Cuando visité una aldea en la isla de Viti Levu, en Fiyi, entablé conversación con un lugareño que había viajado a Estados Unidos y me contó sus impresiones. Había ciertos rasgos de la vida estadounidense que admiraba o envidiaba y otros que le disgustaba. Lo peor de todo era nuestro trato a los ancianos. Las personas longevas de la Fiyi rural siguen residiendo en la aldea donde han vivido toda su vida, rodeados de sus familiares y amigos de siempre. A menudo viven en una casa con sus hijos, que se ocupan de ellos, hasta el punto de masticar y ablandar previamente la comida a un progenitor cuyos dientes están desgastados hasta la encía. Sin embargo, a mi amigo fiyiano le indignó que en Estados Unidos muchos ancianos sean enviados a un asilo donde solo reciben visitas ocasionales de sus hijos. «¡Abandonáis a vuestros ancianos y padres!», me espetó en tono acusador.

Datos —

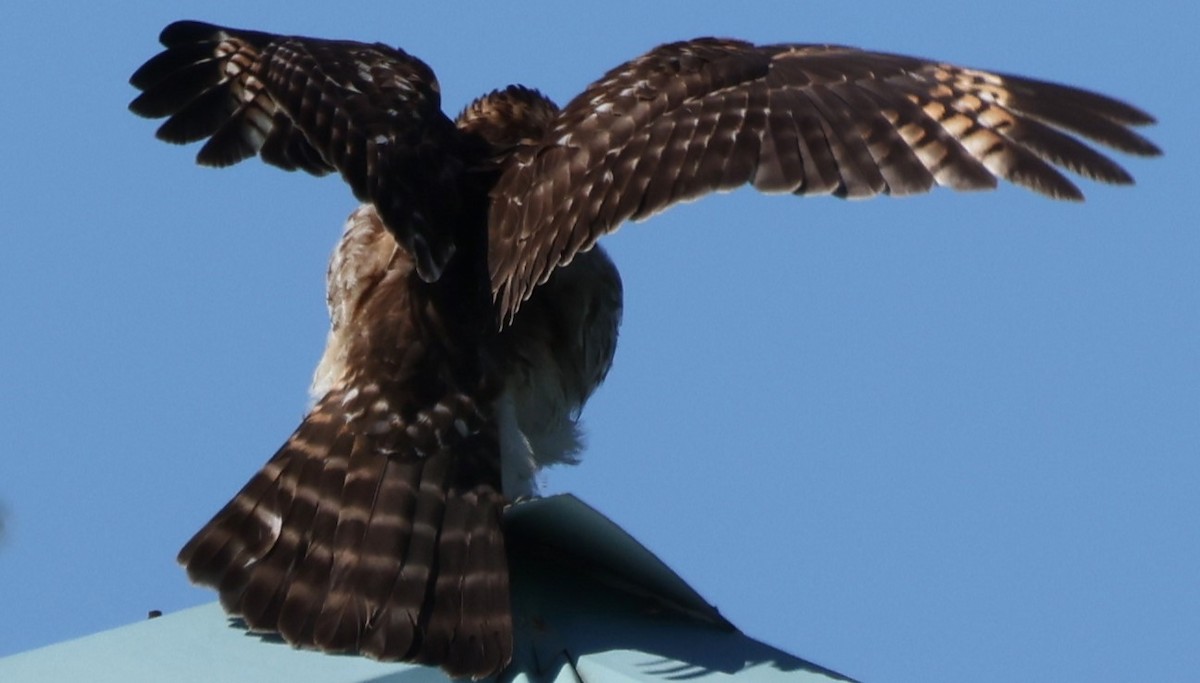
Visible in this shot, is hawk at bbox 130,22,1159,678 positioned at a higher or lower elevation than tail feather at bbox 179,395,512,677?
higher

Ejercicio breve A — Según el texto sobre los ancianos en Fiyi, ¿dónde siguen residiendo las personas longevas de la Fiyi rural?
Ejercicio breve B — Prosigue, por favor, el texto sobre los ancianos en Fiyi a partir de su última oración.

Respuesta A — En la aldea donde han vivido toda su vida, rodeadas de sus familiares y amigos de siempre.

Respuesta B —
En las sociedades tradicionales, algunos atribuyen a sus mayores un estatus incluso más elevado que los fiyianos, y les permiten tiranizar a sus hijos adultos, controlar las propiedades de la sociedad e incluso impedir que los jóvenes contraigan matrimonio hasta cumplidos los 40. Otros confieren a sus ancianos un estatus todavía más bajo que los estadounidenses, y los dejan morir de hambre, los abandonan o los asesinan activamente. Por supuesto, se aprecia una gran variación individual dentro de cada sociedad: tengo varios amigos estadounidenses que internan a sus padres en un asilo y los visitan una vez al año o nunca, y otro que publicó su vigésimo segundo libro coincidiendo con su centésimo cumpleaños y lo celebró en compañía de todos sus hijos, nietos y biznietos, a quienes veía con frecuencia durante todo el año. Pero el grado de variación entre las sociedades tradicionales con respecto a sus prácticas normales de cuidado de los ancianos supera incluso la variación individual que se da en Estados Unidos. No conozco a ningún estadounidense cuya atención a sus padres ancianos llegue al extremo de masticarles previamente la comida, ni a nadie que lo haya estrangulado y sea alabado en público por ello. Es un hecho consabido que los ancianos a menudo llevan una vida deprimente en Estados Unidos. ¿Podemos aprender algo de todas esas variaciones entre las sociedades tradicionales, tanto en lo que podríamos imitar como en lo que deberíamos evitar?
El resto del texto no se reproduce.